The bioinformatic processing of the raw sequences output was performed using the ObiTools package40. The following steps were done separately for each library (i.e. per PCR plate containing each 12 samples and controls). Initially, forward and reverse reads were assembled with a minimum quality score of 40. The joined sequences were assigned to samples based on unique tag and primer combinations allowing two mismatches on primers and no mismatches on tags. Assigned sequences were then dereplicated, retaining only unique sequences. All sequences with less than 100 reads per library were discarded as well as those not fitting the above stated metabarcode lengths. This was followed by two different clustering methods. First, pairwise dissimilarities between reads were computed with the obiclean command and lesser abundant sequences with single nucleotide dissimilarity were clustered into the most abundant ones40. Second, we used the sumaclust algorithm41 to further refine the resulting clusters based on a sequence similarity of 97%. Using the program ecoPCR42 on the EMBL 2019 release, we built two databases by running in silico PCRs based on primer sequences and expected metabarcode lengths for Vert01 (16,292 sequences, Supplementary Data S1) and Sper01 (18,636 sequences, Supplementary Data S2). These databases were restricted to vertebrate and spermatophyte taxa, respectively. Sequences were assigned to taxa present in the database using the ecotag command, with a similarity threshold of 97%. Operational taxonomic units (OTUs) with similarity lower than 97% were eliminated from the dataset.

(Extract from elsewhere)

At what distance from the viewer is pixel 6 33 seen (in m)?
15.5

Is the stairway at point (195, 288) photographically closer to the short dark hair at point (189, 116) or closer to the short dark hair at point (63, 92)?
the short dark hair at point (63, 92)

Further data cleaning and filtering was done in R (version 3.6.2). Sequences that were more abundant in extraction and PCR controls than in samples were considered as contamination and removed. To account for tag switching, we considered the leaking of a sequence to be directly linked to its abundance. To test this, we performed Wilcoxon signed-rank tests between samples and blanks and consequently removed from all samples a given ratio of presumed tag-leaked sequences. Dysfunctional PCR replicates were also discarded, i.e. with too small overall reads count based on library-dependant thresholds11. Final count of reads was transformed to RRA in order to have a normalised and comparable dataset between samples and sequencing runs. In the next step, PCR replicates were merged by sequence and extraction. Sequences that were present in only one out of three PCR replicates were removed, in line with42. This approach allowed us to discard single OTUs instead of whole PCR replicates. Finally, we combined the extraction duplicates of a sample, and calculated the mean count per OTU for each sample as well as the standard deviation.

For this resulting dataset (124 plant and 34 animal sequences), we re-assessed the taxonomic assignment done by ObiTools (ecotag) in order to assign a common name to each OTU, acknowledging in particular the limitations of the Sper01 metabarcode for domesticated varieties that share identical sequences for the trnL-P6 locus. We blasted43 each sequence (Sper01 and Vert01) on the NCBI database and compared the results with the ecotag assignments.

Ethical statement

Study protocol was approved by the Cantonal Commission on Ethics in Human Research (Lausanne, Switzerland). Since the analyses do not concern the human genome but only aim at amplifying and analysing animal and plant DNA for research purposes, and since samples were completely anonymised, the study protocol does not require informed consent.